Urna di San Florenzo, Chiesa Parrocchiale di San Giovanni Battista, Velo veronese
Quando vogliamo menzionare un santo, per comodità o per antica abitudine, ci riesce più facile farlo coincidere con la sua provenienza; così, per esempio, diciamo “Sant’Antonio da Padova”, “San Francesco d’Assisi”, “Santa Rita da Cascia”, “San Giorgio di Cappadocia”, “Santa Margherita da Cortona” e via dicendo.
Velo Veronese è forse l’unico centro della Lessinia “cimbra” che annovera un suo santo – “San Fiorenzo da Velo”.
È risaputo che nel Medioevo non erano proprio del tutto fortuiti i casi di spoliazioni, di ruberie di corpi interi o di reliquie piuttosto consistenti di santi che venivano fatte su commissione e dietro pagamento.
Esempio classico: la mattina del 23 giugno 1053, ricorda mons. G.P. Pighi, della chiesa di Santa Maria in Organo a Verona, un certo Gotschaldo, del monastero benedettino di Burn in Germania, rubò il corpo di Santa Anastasia, con la complicità del custode, lo infagottò nel pallio dell’altare e fuggì.
Le cronache storiche del passato narrano che il vescovo di Verona, Francesco Barbarigo, nel 1700 fece un giro di visite pastorali nelle parrocchie della Lessinia; giunto nella parrocchia di Velo si accorse che dietro l’altare maggiore c’era una porticina che custodiva all’interno la sacra reliquia del martire Fiorenzo, conservata in un decoroso reliquiario.
Una verifica del contenuto del piccolo sacrario ebbe luogo già nel 1687, durante un’altra visita pastorale. La popolazione, quella volta, si rivolse al vescovo chiedendogli il permesso di estrarne, alla presenza dei canonici, un frammento osseo da porre in un reliquiario, da portare durante le processioni, ovviamente chiuso e sigillato e accompagnato da un documento canonico autentico. Sorge inevitabile l’interrogativo di come sia giunto a Velo il corpo del martire.

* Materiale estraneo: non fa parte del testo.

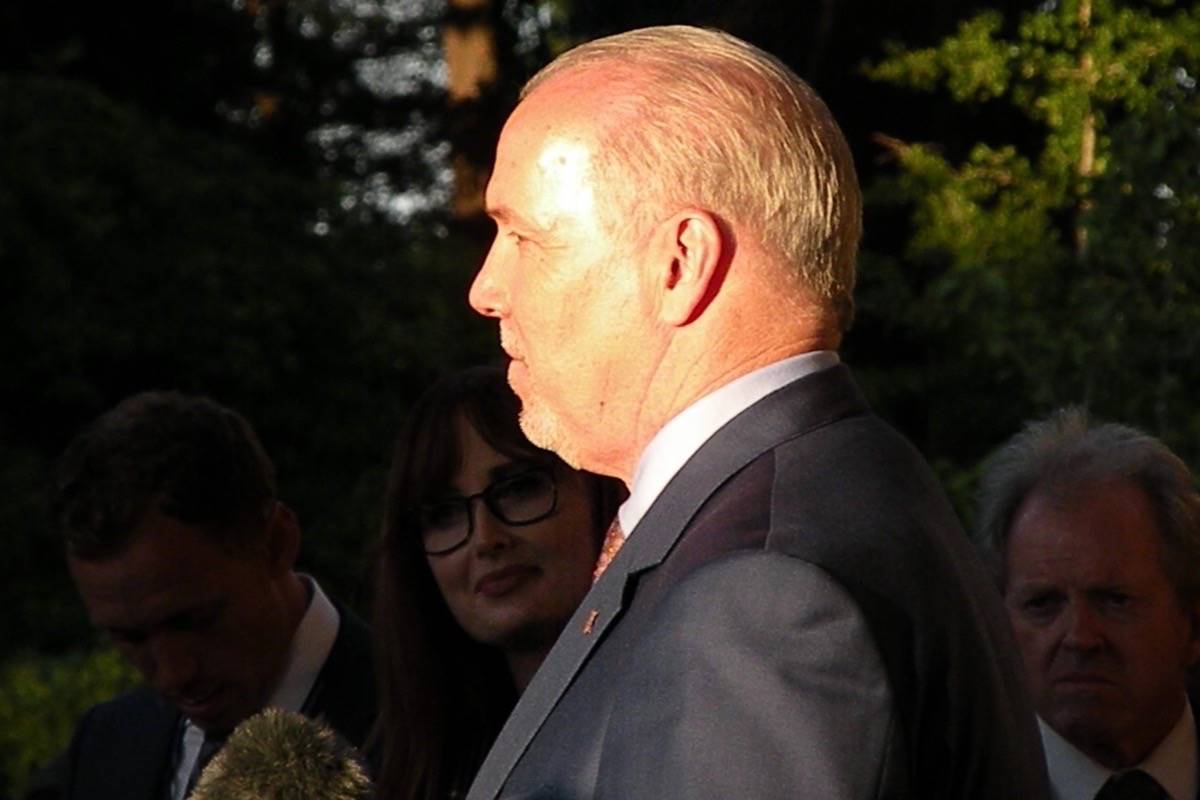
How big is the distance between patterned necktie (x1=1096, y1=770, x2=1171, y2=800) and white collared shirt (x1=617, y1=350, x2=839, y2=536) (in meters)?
1.58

Illustri studiosi del passato hanno cercato di dare una risposta a questo quesito, per tentare di stabilire l’epoca in cui San Fiorenzo sarebbe vissuto, il luogo, com’è stato martirizzato e altro ancora, ma sono venuti a capo di ben scarse notizie. La tradizione popolare, invece, ha trovato quello che la storia e i documenti non sono stati in grado di rintracciare.
Il Cav. Attilio Benetti, che della tradizione popolare lessinica era oltre che un insigne studioso anche un profondo conoscitore, ha ricordato nei sui scritti quello che i suoi avi gli raccontavano a tal proposito; dimostrando così ancora una volta che quanto viene tramandato oralmente dalla tradizione popolare spesso integra o completa le informazioni che la storia ufficiale spesso non riesce a determinare con maggiore chiarezza e certezza.
La nonna materna gli raccontava — ma lo dicevano un po’ tutti gli anziani del suo tempo — infatti che nei tempi lontani, gli abitanti di Velo, segretamente, avevano organizzato una spedizione in Germania, proprio nel paese da dove erano partiti i loro progenitori, con il preciso scopo di trafugare i resti mortali del loro santo martire e riportarseli a Velo.
L’impresa riuscì perfettamente, ma non è dato sapere, in difetto di fonti certe, quando essa abbia avuto luogo. Si tenta di collocarla nel tardo Trecento o nel primo Quattrocento, quando cioè gli insediamenti “cimbri” sui nostri monti lessinici si erano già radicati nel tessuto sociale della realtà del mondo montanaro di quell’epoca e avevano acquisito anche la solidità economica e la sicurezza politica che permise loro di tentare un’impresa del genere.